### Data shown

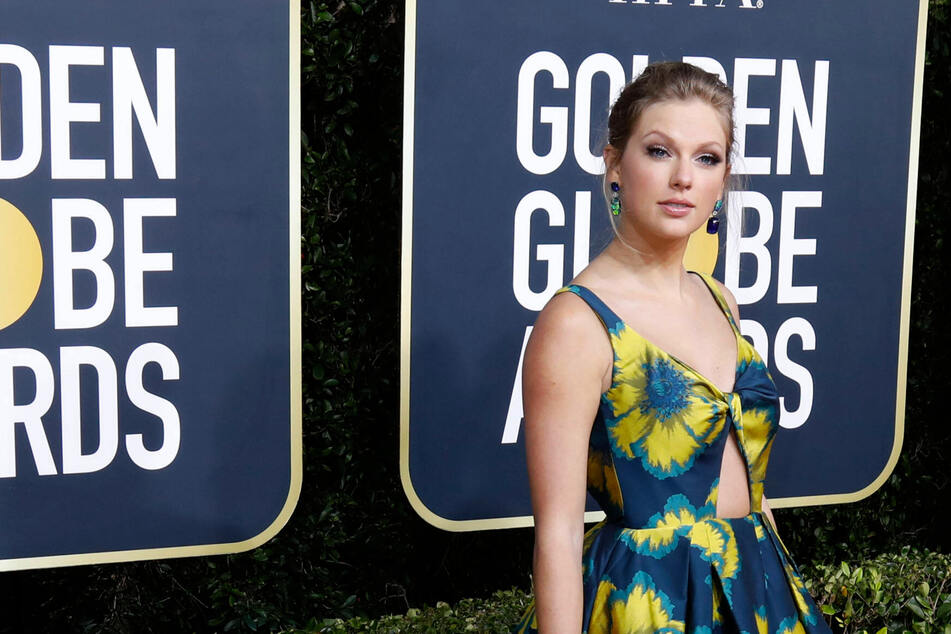 Taylor Swift releases second pandemic album and tells Evermore great stories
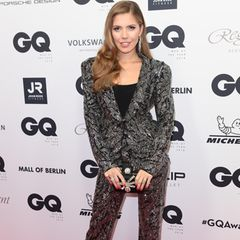 Moderatorin Victoria Swarovski hat sprichwörtlich die Hosen an.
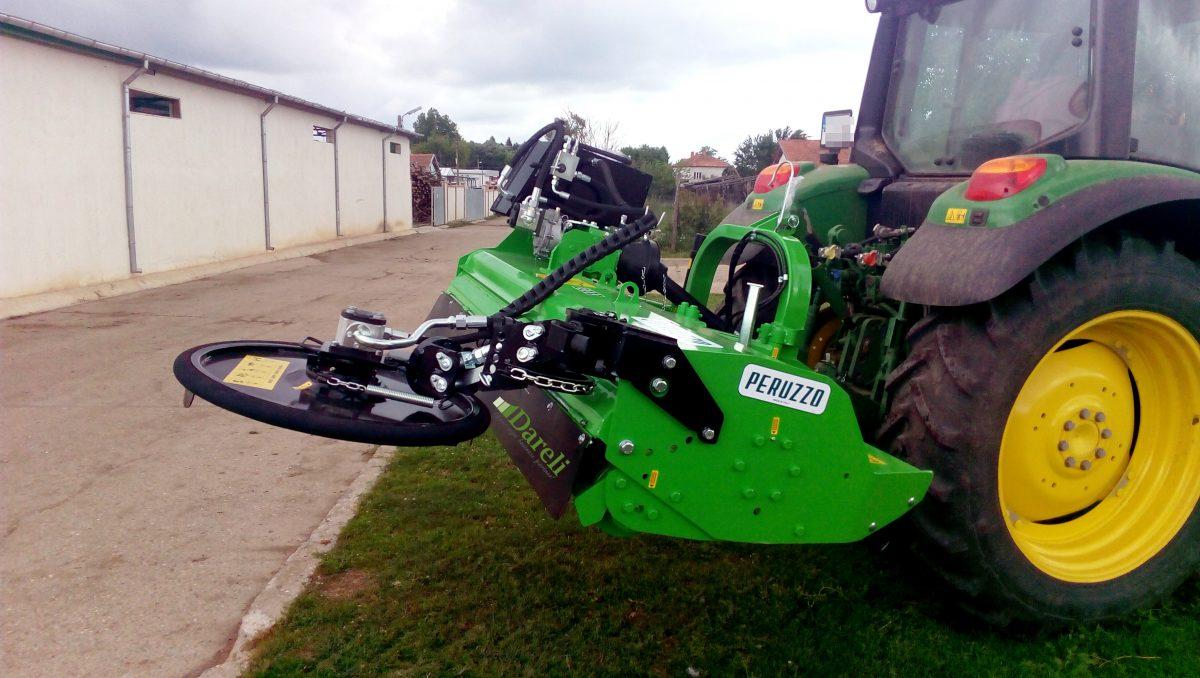 Мулчер BULL 2200 на италианската фирма Peruzzo Peruzzo Bull on Tractor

######

**Action item**
Here the requirement is to restate exactly the line holding "Moderatorin Victoria Swarovski" and every later line through the end of the material, omitting pictures.

**Expected answer**
 Moderatorin Victoria Swarovski hat sprichwörtlich die Hosen an.
 Мулчер BULL 2200 на италианската фирма Peruzzo Peruzzo Bull on Tractor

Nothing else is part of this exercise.